Despite the progress made, for instance, when it comes to the creation of the European stability mechanism, the so-called “state-saving fund,” it would be appropriate for those in Europe to look beyond the Atlantic Ocean for a few lessons on state debt management. From 1937 on, the United States has regulated the financial crises of its states, or “sub-sovereign” entities, as well as municipalities of various sizes, with the chapter 9 bankruptcy code.
The conditions to benefit from the consequent procedures are: 1. Being a sub-sovereign entity (from a monetary and financial point of view, countries in the euro zone, de facto, are forming, according to the American logic, “a larger sovereign organization.”); 2. Being in a situation close to bankruptcy; 3. Negotiating in good faith with creditors and reaching an agreement with the majority thereof; 4. Committing to implement an adjustment program in order to honor the debt.
The experience in the United States is generally positive: since it was introduced, almost 700 entities have benefitted from chapter 9, managing in 90 percent of cases, to avert bankruptcy.
In this sense, the norm shows some important features: it preserves the power of the initiative of the sub-sovereign entity under stress while formulating an adjustment program granting ownership and feasibility in its subsequent implementation. Once validated by the judicial, it bounds non-cooperating creditors to conform to the plan, (in the restructuring of the Greek debt, instead, the non cooperating creditors of the titles issued in London were fully repaid).
It creates, for the sub-sovereign debtor and its creditors, a “locus super partes” (a neutral place) to discuss and hopefully reach a cooperative solution; it provides stakeholders, as well as the labor unions, with the right of being consulted about the restructuring plans (normally completely excluded from negotiations); finally it allows the debtor to activate the procedures in the initial phases of the financial stress so as to contain the consequences of the debacle in the interest of citizens and creditors and avert the economic and social disaster of bankruptcy.
As an additional confirmation of its usefulness, the Obama administration and Congress are thinking of extending the application of chapter 9 to Puerto Rico, which having an ambiguous judicial nature (it is territory but not a municipality), has invoked the application of the chapter in question to face the serious financial crisis that hit it.

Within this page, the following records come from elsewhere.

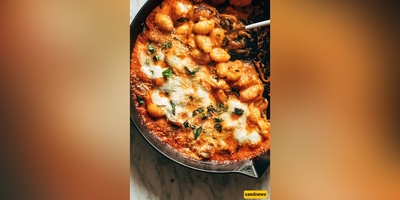 Three Cheese Baked Gnocchi with Spinach: Passata, Mascarpone, Mozzarella & Parmesan Baked to Gooey Perfection(video)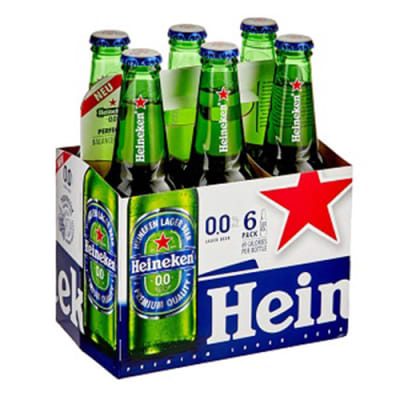 Cerveza Heineken lager cero 330 mL pack 6 un.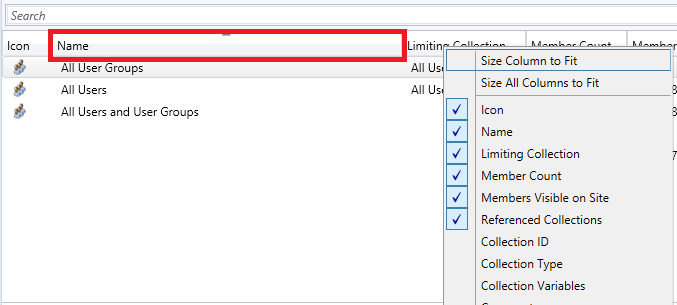 Configuration Manager fügen eine Spalte hinzu.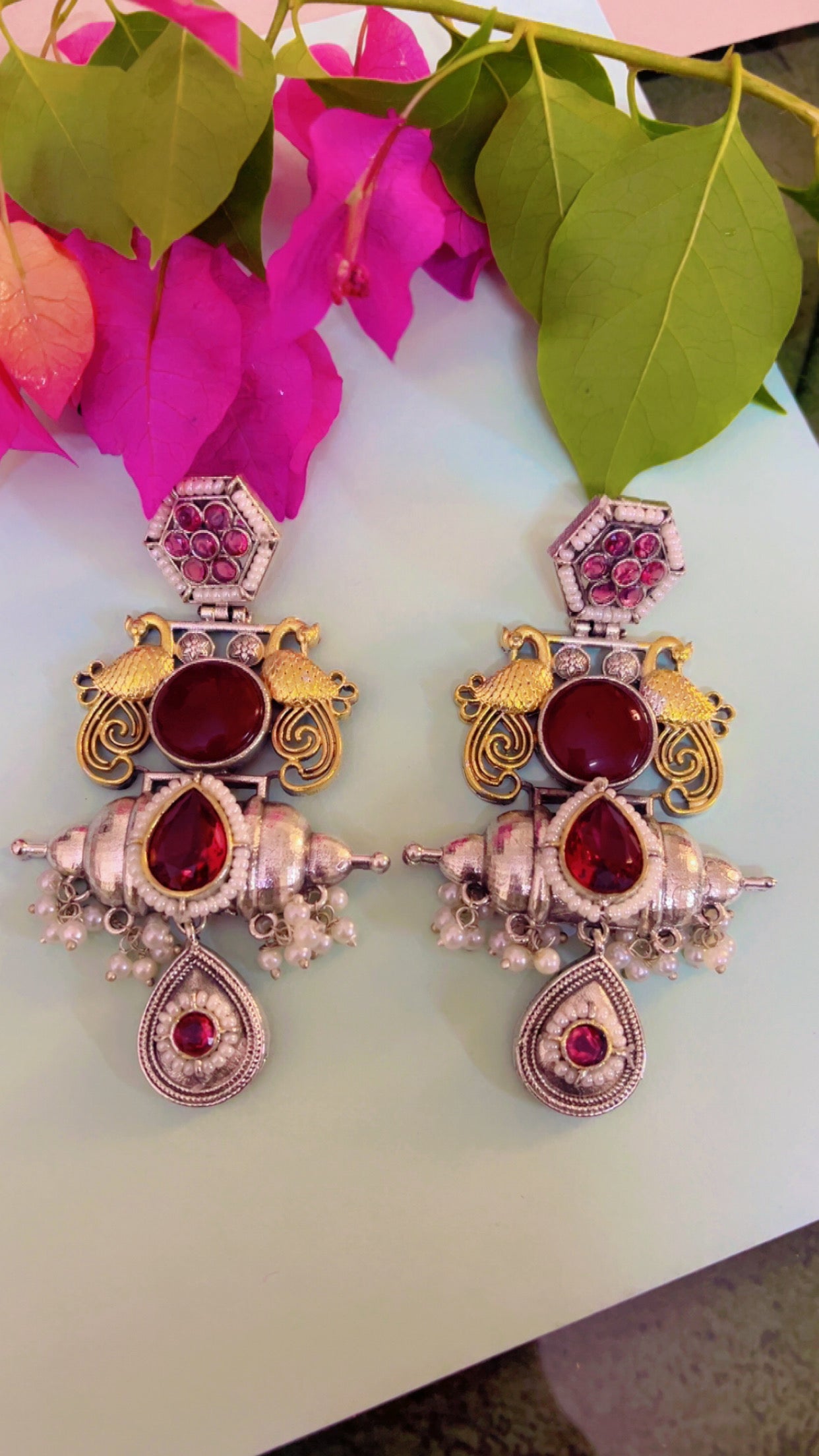 Red Trishika Silver Earring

We believe that the principles inspiring chapter 9 legislation could be usefully applied to the management of the debt crises in the euro zone (starting with Greece) to contain the meta-financial issues that guided the negotiations generating adverse political consequences—similar to those that brought Syriza to power in Greece and that, in the near future, can push the electoral success of political party Podemos in Spain, Marine Le Pen in France and The North League and Five Star movement in Italy.
The first step to take is acknowledging the fact that member countries in the euro zone are part of a Union that is sovereign, in line with the intentions of the proponents of the euro and the proposal reiterated just the other day by French President François Hollande.

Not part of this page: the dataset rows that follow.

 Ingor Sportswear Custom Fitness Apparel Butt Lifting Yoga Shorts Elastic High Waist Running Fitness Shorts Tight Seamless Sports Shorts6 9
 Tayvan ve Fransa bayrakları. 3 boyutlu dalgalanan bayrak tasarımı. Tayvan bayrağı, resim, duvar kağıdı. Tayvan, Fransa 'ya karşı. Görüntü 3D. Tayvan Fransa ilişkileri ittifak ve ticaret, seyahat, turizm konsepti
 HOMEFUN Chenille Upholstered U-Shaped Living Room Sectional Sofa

In fact, the political involvement is already underway when the debt of a member enters a crisis due to imprudent policies or assessment of the international financial market, determining the loss of fiscal sovereignty of the country in question. The euro zone is the sovereign entity and the member states are the sub-sovereign ones, just like the municipalities in the United States. From a procedural point of view, we should identify a mediator—a high level personality to whom to hand the task of leading the process and, in so doing, taking it away from the national politics of European countries.

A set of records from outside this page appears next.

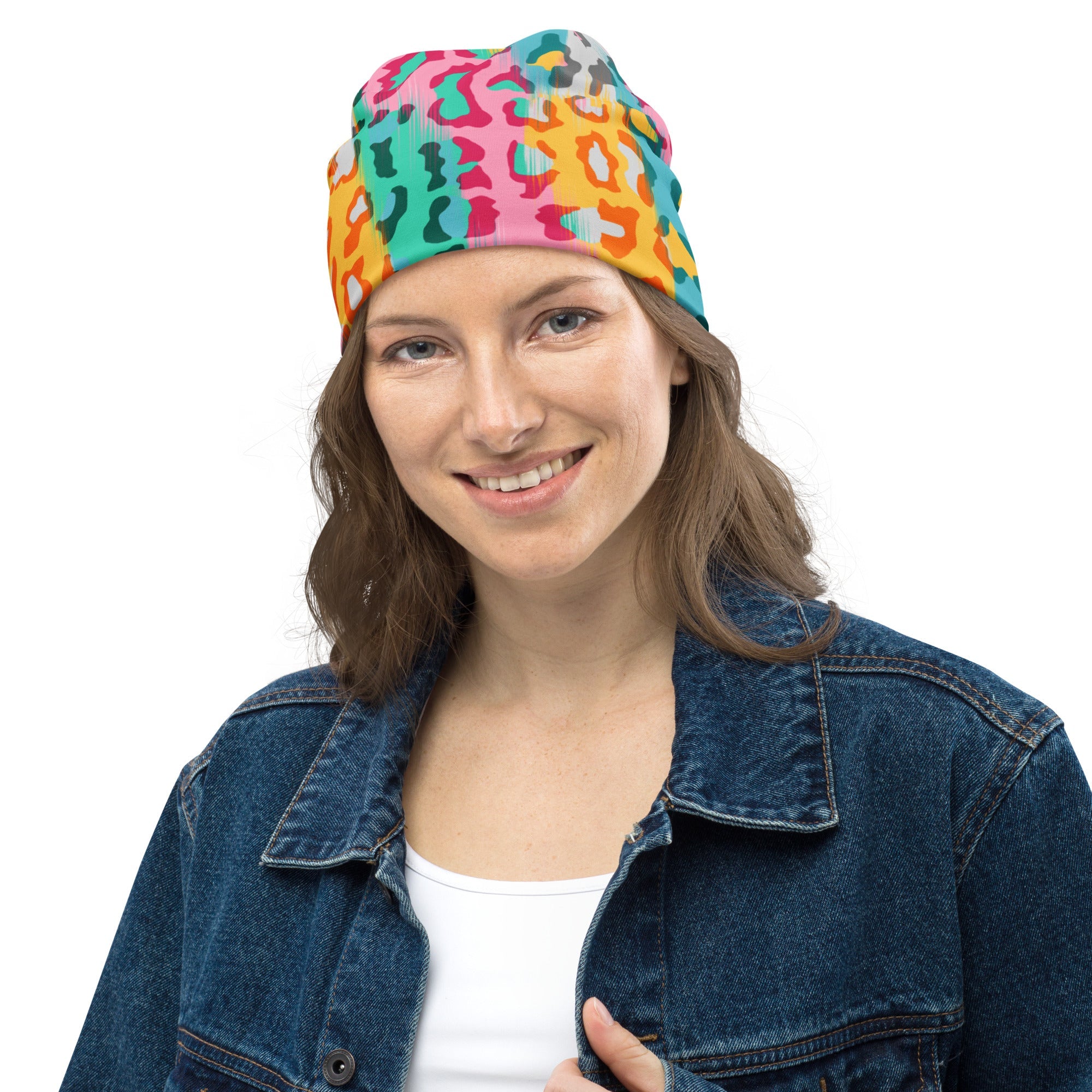 Leopard Print Beanie in Pink and Yellow | Camo Colors
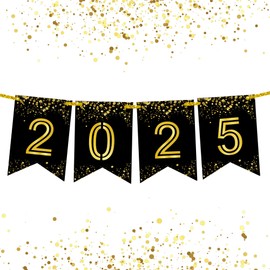 Katchon, Shiny Graduation 2025 Banner - Large 10 Feet, No DIY | Happy Graduation Banner 2025, Grad Decorations Class of 2025 | 2025 Sign, 2025 black gold banner | 2025 grad sign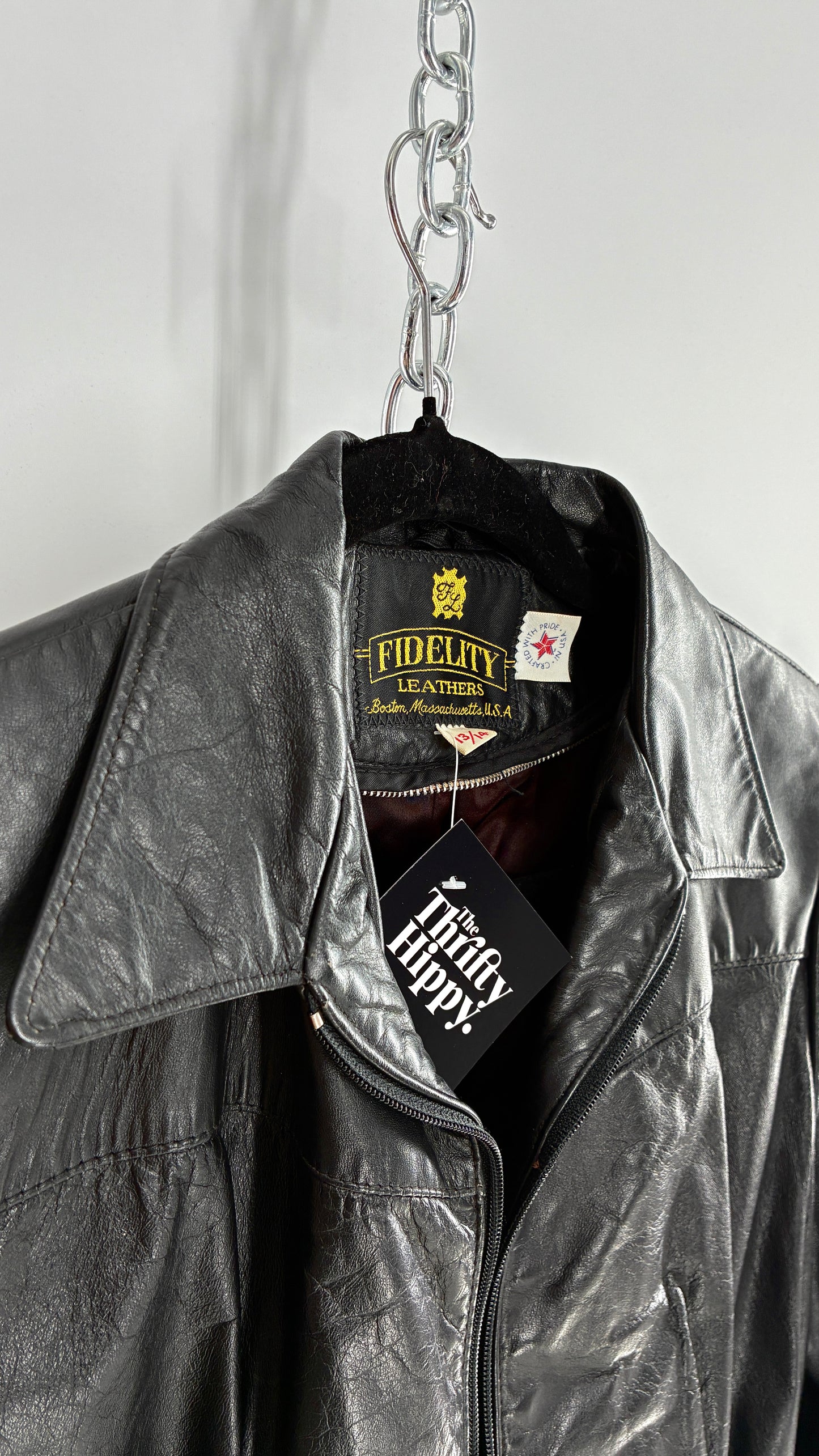 Vintage FIDELITY LEATHERS Cropped and Collared Motorcycle Jacket (Small)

From a procedural point of view, we should identify a mediator—a high level personality to whom to hand the task of leading the process and, in so doing, taking it away from the national politics of European countries.
Thanks to this legislation, the United States has managed to face hundreds of cases of financial demise and insolvency produced by the financial crisis of 2008, containing their devastating consequences and preventing a possible domino effects on other sovereign and sub-sovereign entities in the federation.
This is exactly what Europe did not manage to avoid. Our hope is that, finally, minds in Europe will open up and adopt the principles of such legislation.